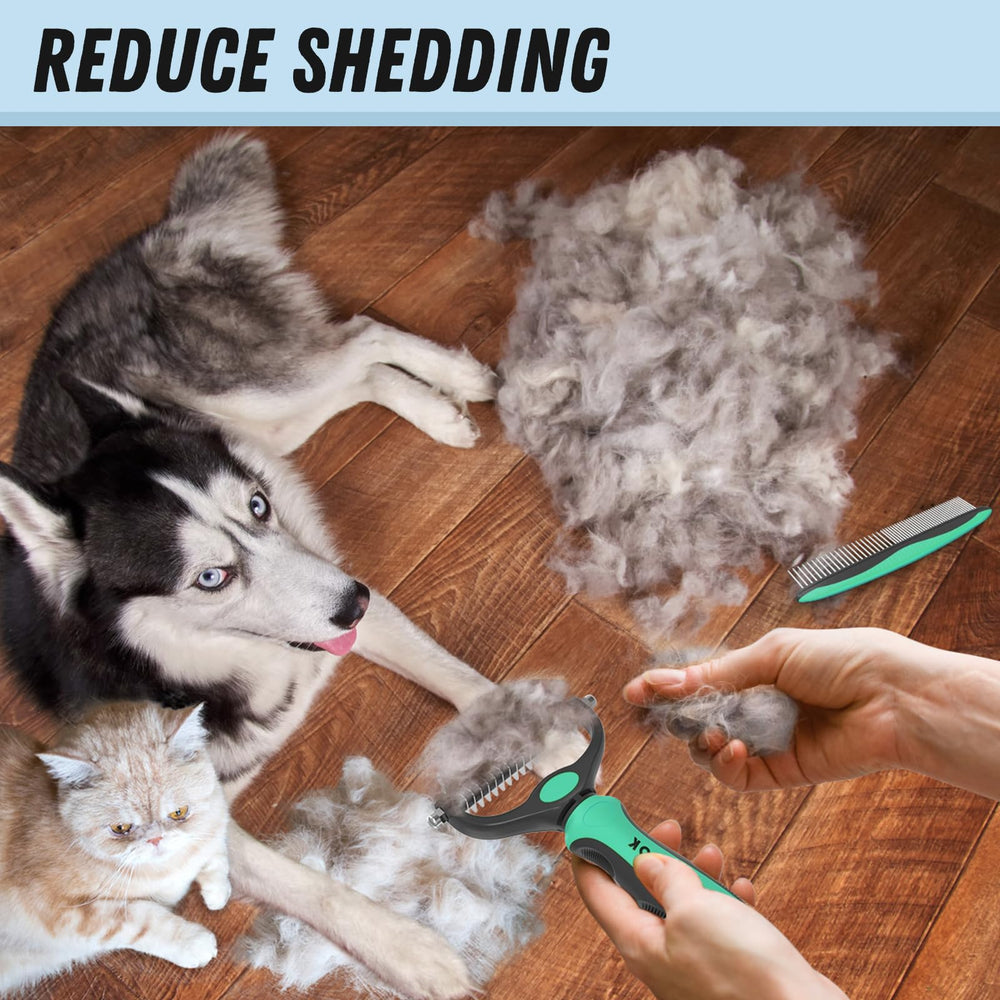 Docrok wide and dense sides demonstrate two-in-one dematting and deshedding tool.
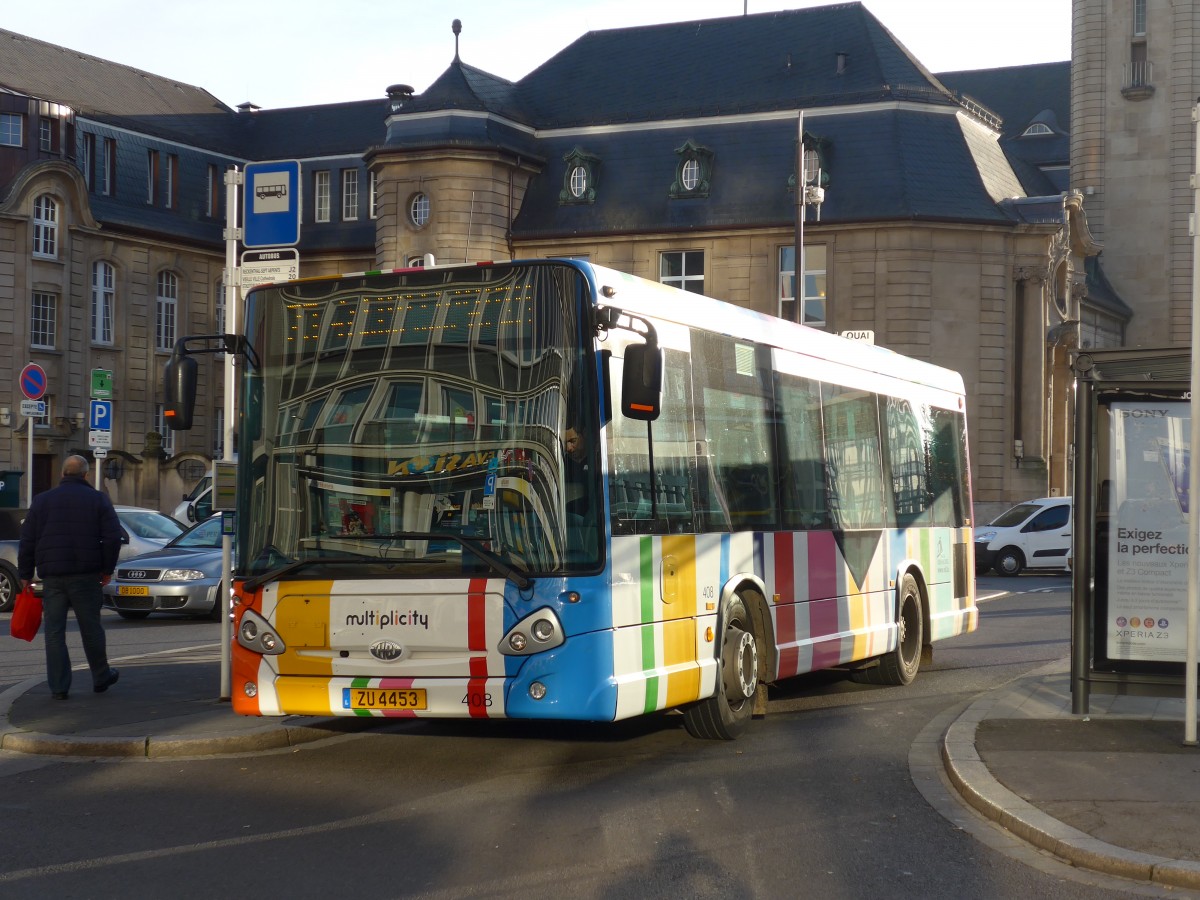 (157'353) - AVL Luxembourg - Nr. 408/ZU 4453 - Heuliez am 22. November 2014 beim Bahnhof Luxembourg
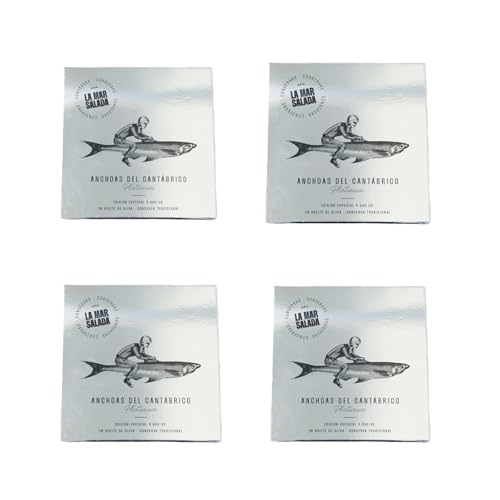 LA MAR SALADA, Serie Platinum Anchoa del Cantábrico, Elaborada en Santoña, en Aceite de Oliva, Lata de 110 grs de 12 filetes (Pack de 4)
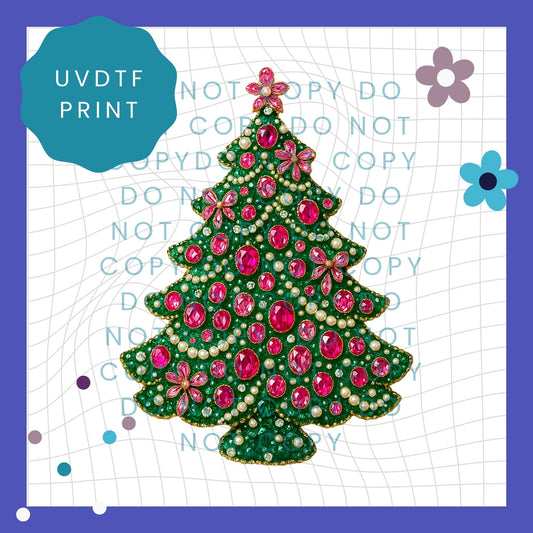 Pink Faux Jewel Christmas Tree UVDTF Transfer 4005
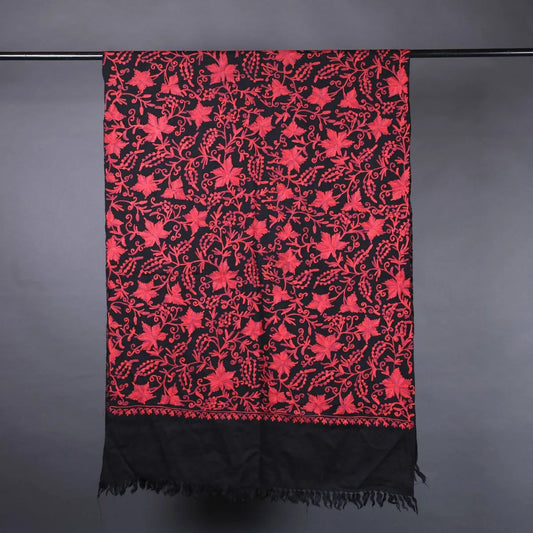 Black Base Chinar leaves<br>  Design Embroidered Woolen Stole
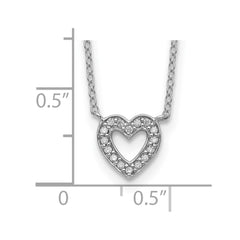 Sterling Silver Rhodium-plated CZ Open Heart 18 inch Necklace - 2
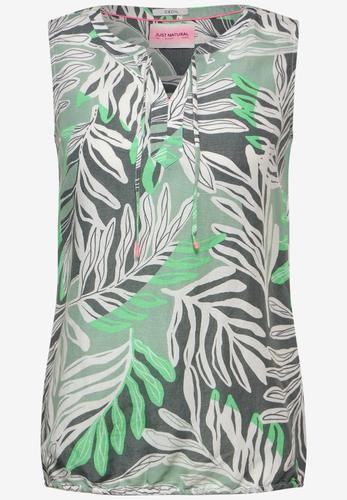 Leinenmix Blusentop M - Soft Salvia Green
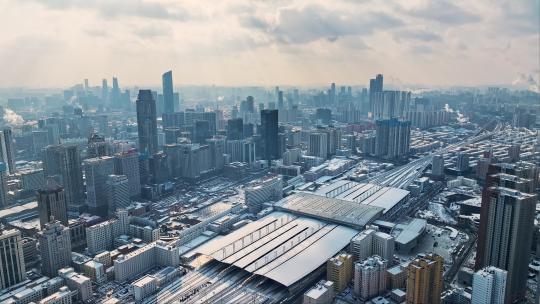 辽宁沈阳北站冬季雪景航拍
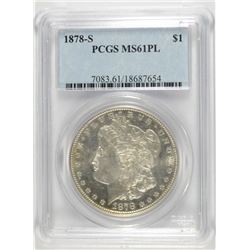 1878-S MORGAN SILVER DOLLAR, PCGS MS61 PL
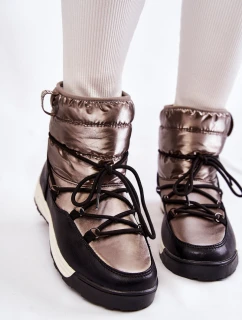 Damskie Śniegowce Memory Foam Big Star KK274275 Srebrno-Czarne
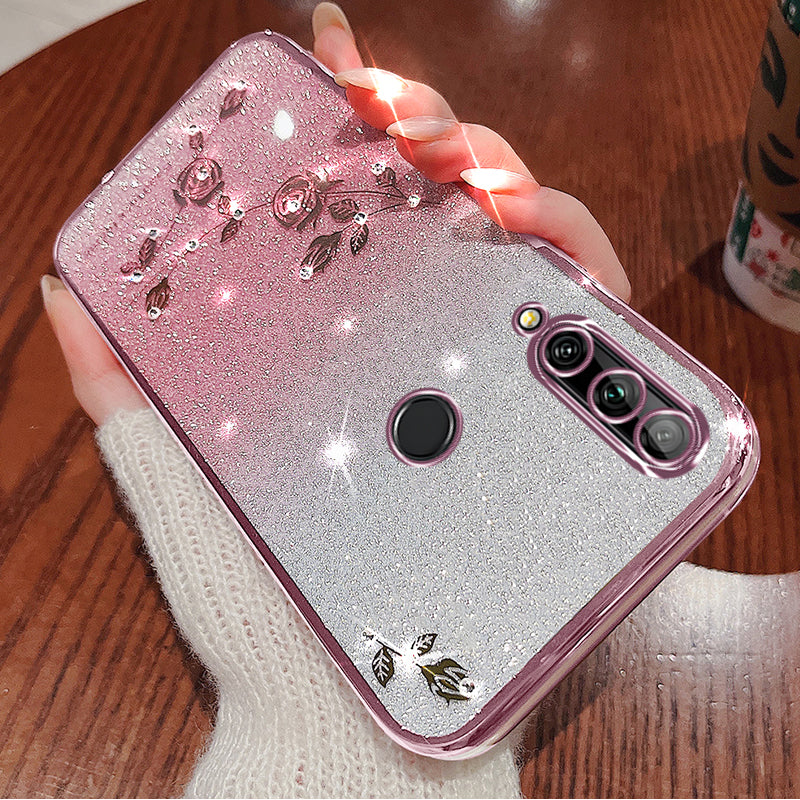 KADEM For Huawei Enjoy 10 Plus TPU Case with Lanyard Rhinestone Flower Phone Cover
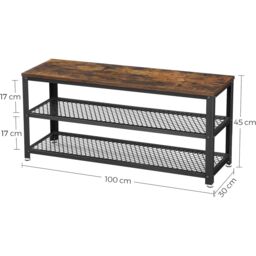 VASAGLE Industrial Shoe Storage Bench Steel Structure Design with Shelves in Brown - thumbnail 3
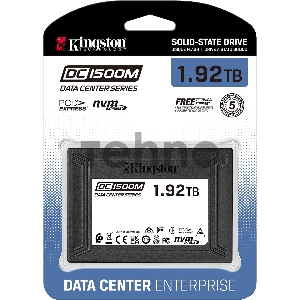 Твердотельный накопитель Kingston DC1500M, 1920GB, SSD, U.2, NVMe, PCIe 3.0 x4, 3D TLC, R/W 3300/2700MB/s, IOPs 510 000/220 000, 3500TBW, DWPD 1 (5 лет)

++++++

__REQUIRED ACTION__.
Put the rows above into a numbered list, starting with the first row and going on through the row that contains "LA MAR SALADA, Serie", and skip any blank lines. Leave the pictures out and give only the text of those rows.

__COMPLETED TASK__.
1.  Docrok wide and dense sides demonstrate two-in-one dematting and deshedding tool.
2.  (157'353) - AVL Luxembourg - Nr. 408/ZU 4453 - Heuliez am 22. November 2014 beim Bahnhof Luxembourg
3.  LA MAR SALADA, Serie Platinum Anchoa del Cantábrico, Elaborada en Santoña, en Aceite de Oliva, Lata de 110 grs de 12 filetes (Pack de 4)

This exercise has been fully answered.